Application Security Office
Access and Account Maintenance
The Application Security Office processes requests for access to Administrative Computer Systems. Please submit the appropriate form found on the Account Action Forms web page to obtain an account.
Passwords are specific to the user and are not to be shared. If a co-worker requires access to a system to act as backup, please request an account using the appropriate forms on the Account Action Forms web page or contact the ASO for instructions.
- Choose passwords that are at least 8 characters long; using upper case, lower case, numbers, and special characters such as #, !, ^,+,~,[,],?.
- Do not use your username or names of relatives or pets.
- Avoid using dictionary words. Make up a word or phrase you can remember.
- Do NOT click the “Remember this password on next log in” option in your browser.
- Change your passwords frequently. Every 90 days is recommended.
- To reset PIStOL or HRMS password please call the IT Help Desk (766-4357, option 1).
- To reset Advance or Banner passwords please call the Application Security Office at 766-5747.

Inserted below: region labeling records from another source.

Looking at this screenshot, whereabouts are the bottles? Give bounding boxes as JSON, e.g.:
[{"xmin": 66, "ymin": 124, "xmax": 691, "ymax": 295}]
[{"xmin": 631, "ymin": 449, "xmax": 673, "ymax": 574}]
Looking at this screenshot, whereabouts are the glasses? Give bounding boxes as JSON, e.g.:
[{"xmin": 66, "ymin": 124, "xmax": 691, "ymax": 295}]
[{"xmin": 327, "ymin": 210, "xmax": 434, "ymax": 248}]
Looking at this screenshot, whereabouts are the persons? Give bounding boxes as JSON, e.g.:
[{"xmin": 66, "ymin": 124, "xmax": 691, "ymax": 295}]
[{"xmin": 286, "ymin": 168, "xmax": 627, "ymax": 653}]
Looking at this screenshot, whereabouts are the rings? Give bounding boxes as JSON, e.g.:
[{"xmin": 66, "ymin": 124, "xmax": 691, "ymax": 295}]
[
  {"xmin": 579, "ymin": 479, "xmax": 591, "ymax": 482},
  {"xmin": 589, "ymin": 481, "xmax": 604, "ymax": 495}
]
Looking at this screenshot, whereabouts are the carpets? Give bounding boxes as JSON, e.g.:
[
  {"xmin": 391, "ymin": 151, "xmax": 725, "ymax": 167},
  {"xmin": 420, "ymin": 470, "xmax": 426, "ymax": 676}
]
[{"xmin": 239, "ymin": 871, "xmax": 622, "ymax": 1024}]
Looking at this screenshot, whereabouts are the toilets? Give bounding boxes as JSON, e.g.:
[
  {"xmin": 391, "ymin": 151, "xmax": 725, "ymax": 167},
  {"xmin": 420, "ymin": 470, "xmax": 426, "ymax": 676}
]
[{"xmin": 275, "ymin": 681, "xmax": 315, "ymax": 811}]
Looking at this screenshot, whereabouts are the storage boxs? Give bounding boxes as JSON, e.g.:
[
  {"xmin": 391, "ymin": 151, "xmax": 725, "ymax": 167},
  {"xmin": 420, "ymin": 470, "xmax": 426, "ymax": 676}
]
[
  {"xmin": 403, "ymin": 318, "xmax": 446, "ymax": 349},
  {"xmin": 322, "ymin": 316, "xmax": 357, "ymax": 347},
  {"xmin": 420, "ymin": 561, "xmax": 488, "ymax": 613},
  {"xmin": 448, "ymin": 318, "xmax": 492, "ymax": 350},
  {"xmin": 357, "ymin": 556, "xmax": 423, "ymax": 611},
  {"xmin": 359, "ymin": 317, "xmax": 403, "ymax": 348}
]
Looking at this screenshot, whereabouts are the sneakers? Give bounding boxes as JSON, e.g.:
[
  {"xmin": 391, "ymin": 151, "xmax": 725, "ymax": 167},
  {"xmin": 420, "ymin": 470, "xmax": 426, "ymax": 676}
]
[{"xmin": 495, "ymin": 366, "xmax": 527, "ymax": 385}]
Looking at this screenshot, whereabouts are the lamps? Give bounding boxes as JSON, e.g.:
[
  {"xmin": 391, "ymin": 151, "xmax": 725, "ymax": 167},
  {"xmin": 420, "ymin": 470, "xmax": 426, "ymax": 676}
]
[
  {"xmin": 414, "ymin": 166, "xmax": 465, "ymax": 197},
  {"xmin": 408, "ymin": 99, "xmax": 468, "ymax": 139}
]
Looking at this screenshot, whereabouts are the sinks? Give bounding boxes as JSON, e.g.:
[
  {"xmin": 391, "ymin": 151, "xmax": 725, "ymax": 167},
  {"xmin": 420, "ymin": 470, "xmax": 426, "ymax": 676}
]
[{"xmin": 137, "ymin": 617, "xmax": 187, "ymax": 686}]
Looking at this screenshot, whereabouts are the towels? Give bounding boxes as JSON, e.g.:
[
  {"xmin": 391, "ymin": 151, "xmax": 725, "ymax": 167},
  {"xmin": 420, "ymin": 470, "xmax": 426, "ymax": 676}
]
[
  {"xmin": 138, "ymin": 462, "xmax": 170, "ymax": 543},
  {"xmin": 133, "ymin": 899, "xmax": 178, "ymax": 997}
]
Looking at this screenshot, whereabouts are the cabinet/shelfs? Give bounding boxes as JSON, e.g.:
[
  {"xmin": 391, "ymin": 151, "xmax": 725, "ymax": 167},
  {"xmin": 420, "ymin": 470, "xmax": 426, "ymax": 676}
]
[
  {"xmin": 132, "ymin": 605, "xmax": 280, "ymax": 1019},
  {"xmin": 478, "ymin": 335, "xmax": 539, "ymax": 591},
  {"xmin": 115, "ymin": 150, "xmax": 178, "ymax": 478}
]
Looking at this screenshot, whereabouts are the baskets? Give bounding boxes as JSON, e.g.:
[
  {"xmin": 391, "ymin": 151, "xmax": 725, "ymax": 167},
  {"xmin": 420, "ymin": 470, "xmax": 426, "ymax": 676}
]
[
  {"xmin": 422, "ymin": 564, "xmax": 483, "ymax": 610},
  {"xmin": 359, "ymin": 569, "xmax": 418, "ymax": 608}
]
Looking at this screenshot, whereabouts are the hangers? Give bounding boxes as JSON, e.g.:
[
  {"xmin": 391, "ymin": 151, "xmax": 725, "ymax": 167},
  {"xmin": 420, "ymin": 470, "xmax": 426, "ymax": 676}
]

Please do not email passwords.
In most cases your password will be reset at your request and you will receive a confirmation email that the password has been changed. If you don't receive the confirmation email, please contact the ASO.
If you transfer to another department on campus your access may not follow you to your new position. The supervisor from your new department needs to fill out the forms on the ASO web page to request that your accounts be transferred to your new position.
Data Security and Handling
Our Administrative systems contain sensitive and Personally Identifiable Information (PII).Access to these systems should not be taken lightly.
What is Personally Identifiable Information or PII?
Examples of PII Data
The following list contains examples of information that may be
- Name, such as full name, maiden name, mother's maiden name, or alias
- Personal identification number, such as social security number (SSN), passport number, driver‘s license number, taxpayer identification number, patient identification number, and financial account or credit card number
- Address information, such as street address or email address
- Asset information, such as Internet Protocol (IP) or Media Access Control (MAC) address or other host-specific persistent static identifier that consistently links to a particular person or small, well-defined group of people
- Telephone numbers, including mobile, business, and personal numbers
- Personal characteristics, including photographic image (especially of face or other distinguishing characteristic), x-rays, fingerprints, or other biometric image or template data (e.g., retina scan, voice signature, facial geometry)
- Information identifying personally owned property, such as vehicle registration number or title number and related information
- Information about an individual that is linked or linkable to one of the above (e.g., date of birth, place of birth, race, religion, weight, activities, geographical indicators, employment information, medical information, education information, financial information).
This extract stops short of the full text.